Front and center, a young woman tries on a statement pair of Brutus-branded dungarees, the bib boldly lettered while her gaze drops to check the fit. The silhouette—fitted through the hips and flaring into wide legs—speaks to the late-1960s into 1970s shift toward denim as everyday uniform and nightlife swagger alike. Buttons and patches dot the fabric, turning workwear into personal style, the kind of detail that made British street fashion feel handmade, opinionated, and alive.

Behind her, the shop interior reads like a small stage set for youth culture: bright displays, racks and counters, and a patterned tile floor that grounds the scene in a real, working retail space rather than a studio. The candid posture—hands braced at the waist, shoulders relaxed—suggests a fitting-room moment spilling into the public area, where friends or staff hover just out of focus. It’s retail as social ritual, where trying on clothes becomes part of the day’s entertainment and identity-building.
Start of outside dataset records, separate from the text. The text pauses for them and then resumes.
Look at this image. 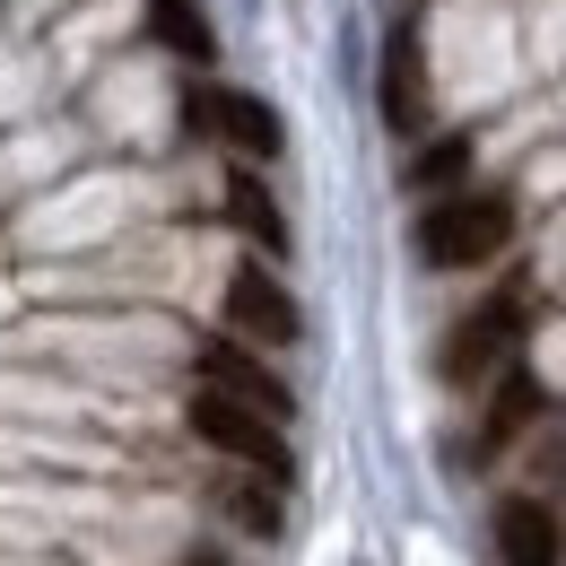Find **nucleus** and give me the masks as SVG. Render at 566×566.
<instances>
[{
    "instance_id": "11",
    "label": "nucleus",
    "mask_w": 566,
    "mask_h": 566,
    "mask_svg": "<svg viewBox=\"0 0 566 566\" xmlns=\"http://www.w3.org/2000/svg\"><path fill=\"white\" fill-rule=\"evenodd\" d=\"M148 35H157L175 62H192V71L218 62V35H210V18H201V0H148Z\"/></svg>"
},
{
    "instance_id": "5",
    "label": "nucleus",
    "mask_w": 566,
    "mask_h": 566,
    "mask_svg": "<svg viewBox=\"0 0 566 566\" xmlns=\"http://www.w3.org/2000/svg\"><path fill=\"white\" fill-rule=\"evenodd\" d=\"M227 332L253 340V349H287L305 332V314H296V296H287V280L271 262H235L227 271Z\"/></svg>"
},
{
    "instance_id": "14",
    "label": "nucleus",
    "mask_w": 566,
    "mask_h": 566,
    "mask_svg": "<svg viewBox=\"0 0 566 566\" xmlns=\"http://www.w3.org/2000/svg\"><path fill=\"white\" fill-rule=\"evenodd\" d=\"M184 566H227V558H184Z\"/></svg>"
},
{
    "instance_id": "8",
    "label": "nucleus",
    "mask_w": 566,
    "mask_h": 566,
    "mask_svg": "<svg viewBox=\"0 0 566 566\" xmlns=\"http://www.w3.org/2000/svg\"><path fill=\"white\" fill-rule=\"evenodd\" d=\"M496 558L505 566H558V514H549V496H505L496 505Z\"/></svg>"
},
{
    "instance_id": "1",
    "label": "nucleus",
    "mask_w": 566,
    "mask_h": 566,
    "mask_svg": "<svg viewBox=\"0 0 566 566\" xmlns=\"http://www.w3.org/2000/svg\"><path fill=\"white\" fill-rule=\"evenodd\" d=\"M514 244V192H471L453 184L444 201H427L419 218V262L427 271H480Z\"/></svg>"
},
{
    "instance_id": "7",
    "label": "nucleus",
    "mask_w": 566,
    "mask_h": 566,
    "mask_svg": "<svg viewBox=\"0 0 566 566\" xmlns=\"http://www.w3.org/2000/svg\"><path fill=\"white\" fill-rule=\"evenodd\" d=\"M384 123H392L401 140L427 132V53H419V27H410V18H401L392 44H384Z\"/></svg>"
},
{
    "instance_id": "3",
    "label": "nucleus",
    "mask_w": 566,
    "mask_h": 566,
    "mask_svg": "<svg viewBox=\"0 0 566 566\" xmlns=\"http://www.w3.org/2000/svg\"><path fill=\"white\" fill-rule=\"evenodd\" d=\"M523 323H532V296H523V280H514V287H496L480 314H462V323L444 332V349H436V375H444V384H480L489 366H505V357H514Z\"/></svg>"
},
{
    "instance_id": "4",
    "label": "nucleus",
    "mask_w": 566,
    "mask_h": 566,
    "mask_svg": "<svg viewBox=\"0 0 566 566\" xmlns=\"http://www.w3.org/2000/svg\"><path fill=\"white\" fill-rule=\"evenodd\" d=\"M184 123H192L201 140H227L244 166H271L287 148L280 114H271L262 96H244V87H192V96H184Z\"/></svg>"
},
{
    "instance_id": "13",
    "label": "nucleus",
    "mask_w": 566,
    "mask_h": 566,
    "mask_svg": "<svg viewBox=\"0 0 566 566\" xmlns=\"http://www.w3.org/2000/svg\"><path fill=\"white\" fill-rule=\"evenodd\" d=\"M227 514H235L244 532L280 541V489H271V480H262V489H227Z\"/></svg>"
},
{
    "instance_id": "9",
    "label": "nucleus",
    "mask_w": 566,
    "mask_h": 566,
    "mask_svg": "<svg viewBox=\"0 0 566 566\" xmlns=\"http://www.w3.org/2000/svg\"><path fill=\"white\" fill-rule=\"evenodd\" d=\"M532 419H541V375L523 357H505L496 366V401H489V419H480V453H505Z\"/></svg>"
},
{
    "instance_id": "12",
    "label": "nucleus",
    "mask_w": 566,
    "mask_h": 566,
    "mask_svg": "<svg viewBox=\"0 0 566 566\" xmlns=\"http://www.w3.org/2000/svg\"><path fill=\"white\" fill-rule=\"evenodd\" d=\"M471 132H444V140H427L410 157V192H453V184H471Z\"/></svg>"
},
{
    "instance_id": "2",
    "label": "nucleus",
    "mask_w": 566,
    "mask_h": 566,
    "mask_svg": "<svg viewBox=\"0 0 566 566\" xmlns=\"http://www.w3.org/2000/svg\"><path fill=\"white\" fill-rule=\"evenodd\" d=\"M184 419H192V436H201V444H218L227 462H244L253 480H271V489H287V480H296V453H287L280 419H262L253 401H235V392H210V384H201Z\"/></svg>"
},
{
    "instance_id": "6",
    "label": "nucleus",
    "mask_w": 566,
    "mask_h": 566,
    "mask_svg": "<svg viewBox=\"0 0 566 566\" xmlns=\"http://www.w3.org/2000/svg\"><path fill=\"white\" fill-rule=\"evenodd\" d=\"M192 366H201V384H210V392H235V401H253L262 419H280V427H287V410H296V392H287L280 375L262 366V349H253V340H201V357H192Z\"/></svg>"
},
{
    "instance_id": "10",
    "label": "nucleus",
    "mask_w": 566,
    "mask_h": 566,
    "mask_svg": "<svg viewBox=\"0 0 566 566\" xmlns=\"http://www.w3.org/2000/svg\"><path fill=\"white\" fill-rule=\"evenodd\" d=\"M227 218H235V235H244V244H262L271 262L287 253V210L271 201V184H262L253 166H235V175H227Z\"/></svg>"
}]
</instances>
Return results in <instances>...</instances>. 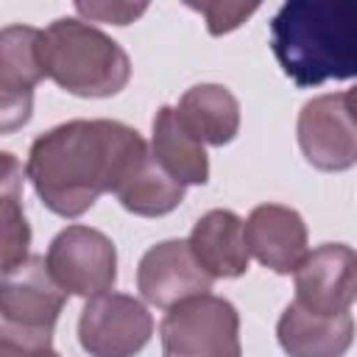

Brutus Fashion, as hinted by the title and reinforced by the logo in-frame, ties this photograph to the era when British style was increasingly defined from the street up, not only from catwalks or magazines. Denim, flares, and bold branding align with the decade’s appetite for new freedoms, new music, and new ways of being seen, especially in the everyday spaces where culture actually circulated. For anyone tracing 1960s and 70s British fashion and culture, the image offers a textured snapshot of how a label could become a badge—and how a simple pair of dungarees could carry the mood of a moment.